Bilateral Filtering. We briefly review the bilateral filtering below and refer to [1, 18] for more details. Bilateral filtering is implemented by four steps: (1) constructing a bilateral grid, (2) splatting the features of input samples to the high-dimensional bilateral grid, (3) convolution on the high-dimensional grid, and (4) slicing the filtered features on grid back to samples of interest. Let d and \(\mathbf {f}_{q}\in {\mathbb {R}}^{d}\) denote the dimension of the bilateral space and the position vector of sample q in the bilateral space, respectively. In addition, let \(s_{I}(i)\), \(s_{V}(v)\) and \(s_{O}(o)\) denote the feature of an input sample i, a vertex v of the bilateral grid, and an output sample o. We explain the case with the feature being a scalar below, but the process can be generalized to vector features (e.g., for image denoising, the feature is the 3-D color components) by repeating for each feature channel. A bilateral filtering process with \(d=2\) is illustrated in Fig. 3. The 2-D bilateral grid partitions the space into rectangles, and the position of each vertex v can be described by \(\mathbf {f}_{v}\in {\mathbb {R}}^{d}\). The feature on the vertex is obtained by accumulating the features of input samples in its neighbor rectangles, in form of

$$\begin{aligned} s_V(v) = \sum _{i\in \Omega (v)} w(\mathbf {f}_{v}, \mathbf {f}_{i}) s_I(i), \end{aligned}$$

(1)

where \(w(\mathbf {f}_{v}, \mathbf {f}_{i})\) is the weight function that defines the influence from sample i on vertex v and \(\Omega (v)\) stands for the neighborhood of v. Commonly used weight functions \(w(\cdot , \cdot )\) include multilinear interpolation and the nearest neighbor indicator. Afterwards, filters, \(c(\cdot )\), are applied to the splatted feature on the grid, as shown in the center figure of Fig. 3:

$$\begin{aligned} s_{V}'(v) = \sum _{m} s_{V}(v-m)c(m), \end{aligned}$$

(2)

where \(s_{V}'(v)\) is the filtered feature on vertex v. Finally, the filtered features on vertices are sliced to an output sample, o, given its position \(\mathbf {f}_o\), as shown in the right figure of Fig. 3. Mathematically, the feature of sample o is obtained by

$$\begin{aligned} s_{O}(o) = \sum _{v\in \Omega (o)} w(\mathbf {f}_{o}, \mathbf {f}_{v}) s'_{V}(v), \end{aligned}$$

(3)
==========
*Written exercise 1*: Locate every line in the listing below that contains the word "leafy", and copy each of those lines.

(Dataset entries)
==========
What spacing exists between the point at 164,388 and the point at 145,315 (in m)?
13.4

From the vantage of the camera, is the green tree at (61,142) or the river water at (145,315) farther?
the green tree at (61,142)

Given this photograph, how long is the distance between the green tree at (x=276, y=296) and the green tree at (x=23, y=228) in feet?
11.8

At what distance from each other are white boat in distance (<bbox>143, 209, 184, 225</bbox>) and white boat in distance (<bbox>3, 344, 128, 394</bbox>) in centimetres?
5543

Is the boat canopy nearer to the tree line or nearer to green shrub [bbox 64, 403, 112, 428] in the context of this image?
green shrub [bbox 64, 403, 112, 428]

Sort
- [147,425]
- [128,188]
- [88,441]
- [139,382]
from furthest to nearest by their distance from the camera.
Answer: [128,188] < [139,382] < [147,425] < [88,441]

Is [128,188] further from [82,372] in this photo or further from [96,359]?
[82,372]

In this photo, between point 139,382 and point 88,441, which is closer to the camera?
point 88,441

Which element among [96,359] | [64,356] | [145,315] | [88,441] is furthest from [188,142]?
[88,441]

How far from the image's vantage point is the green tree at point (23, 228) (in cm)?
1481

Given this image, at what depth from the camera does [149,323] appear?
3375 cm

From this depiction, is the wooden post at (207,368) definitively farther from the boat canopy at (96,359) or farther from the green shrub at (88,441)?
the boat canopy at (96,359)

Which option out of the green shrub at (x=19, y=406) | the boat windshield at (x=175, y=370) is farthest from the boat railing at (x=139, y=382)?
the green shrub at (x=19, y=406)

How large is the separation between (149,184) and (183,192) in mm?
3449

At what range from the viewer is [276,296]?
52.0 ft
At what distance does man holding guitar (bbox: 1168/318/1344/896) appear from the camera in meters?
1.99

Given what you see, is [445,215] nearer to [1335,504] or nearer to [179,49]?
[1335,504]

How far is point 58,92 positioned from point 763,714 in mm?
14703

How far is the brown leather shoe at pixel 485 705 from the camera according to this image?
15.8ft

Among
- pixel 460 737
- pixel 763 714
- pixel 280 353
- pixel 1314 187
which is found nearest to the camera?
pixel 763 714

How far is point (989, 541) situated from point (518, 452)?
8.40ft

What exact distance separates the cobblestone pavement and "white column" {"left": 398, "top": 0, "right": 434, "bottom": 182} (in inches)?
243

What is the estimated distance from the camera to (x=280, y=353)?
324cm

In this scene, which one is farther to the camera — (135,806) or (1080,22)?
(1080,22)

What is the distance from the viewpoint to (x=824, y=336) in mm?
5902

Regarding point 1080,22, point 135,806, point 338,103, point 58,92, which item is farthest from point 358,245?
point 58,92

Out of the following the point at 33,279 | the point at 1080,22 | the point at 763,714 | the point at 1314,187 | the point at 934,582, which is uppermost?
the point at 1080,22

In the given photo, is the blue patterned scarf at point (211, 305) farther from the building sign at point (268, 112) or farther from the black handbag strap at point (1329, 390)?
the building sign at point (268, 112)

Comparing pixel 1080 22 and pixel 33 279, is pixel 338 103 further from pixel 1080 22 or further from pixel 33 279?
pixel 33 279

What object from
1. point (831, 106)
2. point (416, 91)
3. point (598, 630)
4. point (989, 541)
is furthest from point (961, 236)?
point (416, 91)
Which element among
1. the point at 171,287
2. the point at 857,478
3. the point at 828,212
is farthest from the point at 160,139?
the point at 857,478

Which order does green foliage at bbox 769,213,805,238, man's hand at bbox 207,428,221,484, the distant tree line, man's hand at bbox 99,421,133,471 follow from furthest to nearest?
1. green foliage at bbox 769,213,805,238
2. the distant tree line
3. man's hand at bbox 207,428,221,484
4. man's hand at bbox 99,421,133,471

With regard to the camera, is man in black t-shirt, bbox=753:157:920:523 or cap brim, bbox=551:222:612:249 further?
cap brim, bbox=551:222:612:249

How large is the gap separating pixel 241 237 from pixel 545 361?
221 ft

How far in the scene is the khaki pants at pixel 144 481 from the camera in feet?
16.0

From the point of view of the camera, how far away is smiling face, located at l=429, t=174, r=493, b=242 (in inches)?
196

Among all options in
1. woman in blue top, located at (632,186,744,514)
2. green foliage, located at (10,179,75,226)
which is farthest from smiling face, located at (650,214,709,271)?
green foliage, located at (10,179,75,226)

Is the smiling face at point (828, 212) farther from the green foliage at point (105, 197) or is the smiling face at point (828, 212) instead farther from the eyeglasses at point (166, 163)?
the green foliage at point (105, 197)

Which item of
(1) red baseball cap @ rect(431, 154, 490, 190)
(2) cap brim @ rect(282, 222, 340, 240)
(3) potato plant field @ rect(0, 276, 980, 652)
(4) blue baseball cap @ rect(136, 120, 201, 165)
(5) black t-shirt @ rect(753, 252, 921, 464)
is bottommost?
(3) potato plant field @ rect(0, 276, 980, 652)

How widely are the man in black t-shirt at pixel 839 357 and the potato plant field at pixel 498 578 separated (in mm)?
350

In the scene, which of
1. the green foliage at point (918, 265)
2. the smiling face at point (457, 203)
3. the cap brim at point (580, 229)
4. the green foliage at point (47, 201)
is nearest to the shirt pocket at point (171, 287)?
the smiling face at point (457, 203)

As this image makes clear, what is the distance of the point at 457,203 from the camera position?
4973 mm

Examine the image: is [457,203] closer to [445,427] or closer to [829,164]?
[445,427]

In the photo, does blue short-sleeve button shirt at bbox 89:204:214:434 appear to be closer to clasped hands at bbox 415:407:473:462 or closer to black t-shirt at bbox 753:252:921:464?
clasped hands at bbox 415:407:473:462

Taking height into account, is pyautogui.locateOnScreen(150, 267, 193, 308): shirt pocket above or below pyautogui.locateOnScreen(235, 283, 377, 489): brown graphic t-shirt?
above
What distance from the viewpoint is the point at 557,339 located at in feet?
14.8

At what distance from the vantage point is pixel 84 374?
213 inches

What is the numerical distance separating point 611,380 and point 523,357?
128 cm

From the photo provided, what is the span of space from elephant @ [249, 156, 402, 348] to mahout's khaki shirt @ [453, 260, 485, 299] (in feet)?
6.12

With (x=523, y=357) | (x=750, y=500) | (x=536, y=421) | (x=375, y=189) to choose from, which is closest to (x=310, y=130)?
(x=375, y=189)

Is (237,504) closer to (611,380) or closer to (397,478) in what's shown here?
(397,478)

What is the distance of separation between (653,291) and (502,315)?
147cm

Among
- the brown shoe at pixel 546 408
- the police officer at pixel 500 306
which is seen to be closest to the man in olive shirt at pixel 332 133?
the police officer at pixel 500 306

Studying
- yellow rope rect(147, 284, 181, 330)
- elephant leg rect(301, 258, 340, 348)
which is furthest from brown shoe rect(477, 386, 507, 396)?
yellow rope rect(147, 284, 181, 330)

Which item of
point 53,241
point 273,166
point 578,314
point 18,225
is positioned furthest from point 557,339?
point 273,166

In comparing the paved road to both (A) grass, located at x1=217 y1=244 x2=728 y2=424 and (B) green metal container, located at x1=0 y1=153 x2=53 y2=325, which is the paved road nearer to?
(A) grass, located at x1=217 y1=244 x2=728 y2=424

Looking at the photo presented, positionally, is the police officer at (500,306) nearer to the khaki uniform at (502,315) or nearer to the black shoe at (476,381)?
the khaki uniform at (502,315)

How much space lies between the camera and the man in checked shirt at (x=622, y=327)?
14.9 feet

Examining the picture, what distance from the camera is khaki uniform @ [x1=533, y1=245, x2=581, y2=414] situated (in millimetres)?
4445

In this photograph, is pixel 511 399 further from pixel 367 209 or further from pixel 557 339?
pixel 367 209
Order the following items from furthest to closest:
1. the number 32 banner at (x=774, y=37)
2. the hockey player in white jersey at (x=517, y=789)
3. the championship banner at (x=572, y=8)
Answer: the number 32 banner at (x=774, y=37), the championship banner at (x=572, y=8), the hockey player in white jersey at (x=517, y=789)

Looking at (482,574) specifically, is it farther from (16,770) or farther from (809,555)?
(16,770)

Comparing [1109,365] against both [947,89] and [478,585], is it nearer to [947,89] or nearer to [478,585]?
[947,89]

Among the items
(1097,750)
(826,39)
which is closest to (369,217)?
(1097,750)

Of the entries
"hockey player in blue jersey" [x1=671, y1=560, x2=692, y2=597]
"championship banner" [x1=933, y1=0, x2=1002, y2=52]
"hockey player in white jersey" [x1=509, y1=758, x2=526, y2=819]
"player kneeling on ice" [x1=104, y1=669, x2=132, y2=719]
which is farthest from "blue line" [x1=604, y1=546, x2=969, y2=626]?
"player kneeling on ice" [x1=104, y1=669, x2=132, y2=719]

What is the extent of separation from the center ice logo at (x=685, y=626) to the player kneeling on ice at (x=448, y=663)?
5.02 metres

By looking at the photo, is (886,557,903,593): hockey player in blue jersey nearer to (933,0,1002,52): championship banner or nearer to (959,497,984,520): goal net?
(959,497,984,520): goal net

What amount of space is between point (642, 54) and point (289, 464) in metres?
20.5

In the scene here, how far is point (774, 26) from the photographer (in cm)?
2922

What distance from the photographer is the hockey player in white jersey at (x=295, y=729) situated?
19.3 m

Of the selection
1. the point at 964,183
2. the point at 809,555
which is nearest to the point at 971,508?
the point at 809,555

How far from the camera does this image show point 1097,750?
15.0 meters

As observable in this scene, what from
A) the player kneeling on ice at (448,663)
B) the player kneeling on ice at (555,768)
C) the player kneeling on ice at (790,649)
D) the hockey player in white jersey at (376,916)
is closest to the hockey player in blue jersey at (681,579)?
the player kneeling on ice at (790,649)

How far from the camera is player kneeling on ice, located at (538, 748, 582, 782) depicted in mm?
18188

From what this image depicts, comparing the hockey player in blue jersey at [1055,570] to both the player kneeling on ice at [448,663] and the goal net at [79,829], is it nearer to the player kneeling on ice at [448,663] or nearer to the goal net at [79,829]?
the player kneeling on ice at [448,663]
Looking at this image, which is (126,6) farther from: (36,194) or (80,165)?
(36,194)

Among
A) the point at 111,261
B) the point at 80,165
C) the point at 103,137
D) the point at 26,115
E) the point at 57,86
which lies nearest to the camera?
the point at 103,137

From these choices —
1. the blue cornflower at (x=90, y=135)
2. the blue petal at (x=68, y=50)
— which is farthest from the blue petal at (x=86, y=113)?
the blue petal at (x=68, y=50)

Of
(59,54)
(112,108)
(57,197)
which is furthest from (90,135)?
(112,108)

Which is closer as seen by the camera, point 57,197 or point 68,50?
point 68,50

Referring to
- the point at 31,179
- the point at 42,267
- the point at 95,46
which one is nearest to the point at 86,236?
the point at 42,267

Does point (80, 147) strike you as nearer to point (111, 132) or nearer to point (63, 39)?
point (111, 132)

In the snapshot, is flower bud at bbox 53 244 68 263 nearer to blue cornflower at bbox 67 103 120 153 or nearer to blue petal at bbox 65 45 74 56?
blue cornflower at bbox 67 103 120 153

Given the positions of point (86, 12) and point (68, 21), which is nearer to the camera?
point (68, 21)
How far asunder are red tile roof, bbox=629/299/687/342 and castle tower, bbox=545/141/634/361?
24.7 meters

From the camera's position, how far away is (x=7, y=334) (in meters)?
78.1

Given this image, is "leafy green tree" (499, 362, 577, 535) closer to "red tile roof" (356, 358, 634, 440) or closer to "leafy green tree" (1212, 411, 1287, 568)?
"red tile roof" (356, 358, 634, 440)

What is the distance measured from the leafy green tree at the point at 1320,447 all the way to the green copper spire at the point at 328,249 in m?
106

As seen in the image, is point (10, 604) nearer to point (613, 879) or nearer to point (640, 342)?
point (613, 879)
==========
*Written exercise 2*: Condense the paragraph of the bilateral filtering excerpt above that begins "Bilateral Filtering. We briefly review" into a short bulleted list of its main facts.

*Task output 1*:
Given this image, is "leafy green tree" (499, 362, 577, 535) closer to "red tile roof" (356, 358, 634, 440) or closer to "leafy green tree" (1212, 411, 1287, 568)?
What is the distance measured from the leafy green tree at the point at 1320,447 all the way to the green copper spire at the point at 328,249 in m?

*Task output 2*:
- Bilateral filtering is briefly reviewed, with [1, 18] cited for more details.
- It has four steps:
  - Construct a bilateral grid.
  - Splat the features of input samples onto the high-dimensional grid.
  - Convolve on the grid.
  - Slice the filtered features back to the samples of interest.
- Notation:
  - d is the dimension of the bilateral space.
  - f_q in R^d is the position vector of sample q.
  - s_I(i), s_V(v) and s_O(o) are the features of an input sample i, a grid vertex v and an output sample o.
- The explanation uses a scalar feature. It generalizes to vector features, such as the 3-D color components in image denoising, by repeating the process for each feature channel.
- Fig. 3 illustrates the case d = 2. There, the 2-D grid partitions the space into rectangles, and each vertex v has a position f_v in R^d.
- A vertex's feature is obtained by accumulating the features of input samples in its neighboring rectangles.